A Assembleia Nacional aprovou esta quinta-feira, 26, na generalidade, o Projecto de Lei sobre o Estatuto da Língua Gestual Angolana, com 153 votos a favor, nenhum voto contra e nenhuma abstenção.
A votação ocorreu durante a 1.ª Reunião Plenária Extraordinária da 4.ª Sessão Legislativa da V Legislatura, estando a discussão na especialidade prevista para os próximos dias.
O diploma tem como objectivo reconhecer a Língua Gestual Angolana como o idioma natural da comunidade surda do país, afirmando-a como instrumento fundamental de comunicação, educação e ensino, trabalho e património cultural da República de Angola.
A proposta pretende ainda contribuir para o desenvolvimento e consolidação desta língua, bem como para a preservação da identidade cultural da comunidade surda nacional.
De acordo com o texto aprovado, a iniciativa visa garantir aos cidadãos surdos igualdade de oportunidades, nomeadamente no acesso ao sistema de ensino, à formação profissional e aos serviços públicos, promovendo a inclusão social e combatendo todas as formas de exclusão.
O Projecto de Lei propõe-se igualmente a reforçar a unidade da comunidade surda angolana e a facilitar a convivência entre esta e as demais comunidades linguísticas nacionais, num quadro democrático assente na diversidade cultural e linguística.
No final da sessão plenária, o presidente da Assembleia Nacional, Adão de Almeida, concedeu uma audiência aos membros da Associação Nacional dos Surdos de Angola (ANSA) e a parceiros institucionais, que acompanharam os trabalhos a partir da galeria do plenário.
À saída do encontro, o presidente da ANSA, Agnaldo Soares, classificou o momento como “um marco histórico”, sublinhando que a aprovação do diploma representa um passo decisivo no processo de inclusão da comunidade surda em Angola.
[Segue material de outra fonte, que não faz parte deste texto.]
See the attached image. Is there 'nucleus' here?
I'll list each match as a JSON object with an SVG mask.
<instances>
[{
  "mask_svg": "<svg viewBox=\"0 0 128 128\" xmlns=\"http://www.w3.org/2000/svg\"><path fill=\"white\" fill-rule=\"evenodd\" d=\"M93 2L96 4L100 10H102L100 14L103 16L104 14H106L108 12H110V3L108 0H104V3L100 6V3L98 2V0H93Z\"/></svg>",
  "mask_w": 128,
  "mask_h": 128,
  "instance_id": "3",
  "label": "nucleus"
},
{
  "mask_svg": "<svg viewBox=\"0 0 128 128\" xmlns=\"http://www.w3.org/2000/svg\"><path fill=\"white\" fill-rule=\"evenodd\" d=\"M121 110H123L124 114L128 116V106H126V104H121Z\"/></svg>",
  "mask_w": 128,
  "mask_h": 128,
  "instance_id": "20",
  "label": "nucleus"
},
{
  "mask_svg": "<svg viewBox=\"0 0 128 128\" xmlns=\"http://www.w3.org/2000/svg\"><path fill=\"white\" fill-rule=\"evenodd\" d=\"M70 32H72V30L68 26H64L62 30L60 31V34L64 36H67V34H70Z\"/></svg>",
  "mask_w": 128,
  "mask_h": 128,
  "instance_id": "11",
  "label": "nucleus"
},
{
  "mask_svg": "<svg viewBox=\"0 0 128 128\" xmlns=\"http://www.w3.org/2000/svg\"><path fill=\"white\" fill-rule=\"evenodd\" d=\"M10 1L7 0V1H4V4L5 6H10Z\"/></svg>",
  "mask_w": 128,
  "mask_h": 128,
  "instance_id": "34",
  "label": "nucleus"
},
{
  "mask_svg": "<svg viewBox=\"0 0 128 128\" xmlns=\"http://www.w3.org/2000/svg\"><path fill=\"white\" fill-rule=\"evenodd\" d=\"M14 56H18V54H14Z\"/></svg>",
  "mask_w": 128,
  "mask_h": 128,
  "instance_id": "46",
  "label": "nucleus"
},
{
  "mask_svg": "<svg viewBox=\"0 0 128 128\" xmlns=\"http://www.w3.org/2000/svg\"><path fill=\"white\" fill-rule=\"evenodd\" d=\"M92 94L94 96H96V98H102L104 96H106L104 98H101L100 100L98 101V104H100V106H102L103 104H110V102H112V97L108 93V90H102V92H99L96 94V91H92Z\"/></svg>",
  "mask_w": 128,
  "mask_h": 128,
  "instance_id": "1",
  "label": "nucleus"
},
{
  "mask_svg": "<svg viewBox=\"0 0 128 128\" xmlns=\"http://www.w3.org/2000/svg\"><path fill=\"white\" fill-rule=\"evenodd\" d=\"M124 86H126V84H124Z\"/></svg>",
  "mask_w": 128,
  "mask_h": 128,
Segundo Agnaldo Soares, o reconhecimento legal da Língua Gestual Angolana terá impacto directo na melhoria da educação, na qualidade do ensino, na formação profissional e no acesso a serviços essenciais, como hospitais, tribunais e outras instituições do Estado.
O responsável defendeu ainda que a língua gestual não é apenas um meio de comunicação, mas também um elemento central da identidade cultural da comunidade surda.
Durante os trabalhos, foram apresentados dados que apontam para cerca de um milhão e meio de pessoas com deficiência auditiva em Angola, realidade que, segundo os intervenientes, exige respostas institucionais consistentes e políticas públicas ajustadas às necessidades deste segmento da população.
Com a aprovação na generalidade, o Projecto de Lei sobre o Estatuto da Língua Gestual Angolana segue agora para apreciação na especialidade, etapa considerada crucial para a consolidação de um quadro legal inclusivo e alinhado com os princípios constitucionais de igualdade e dignidade humana.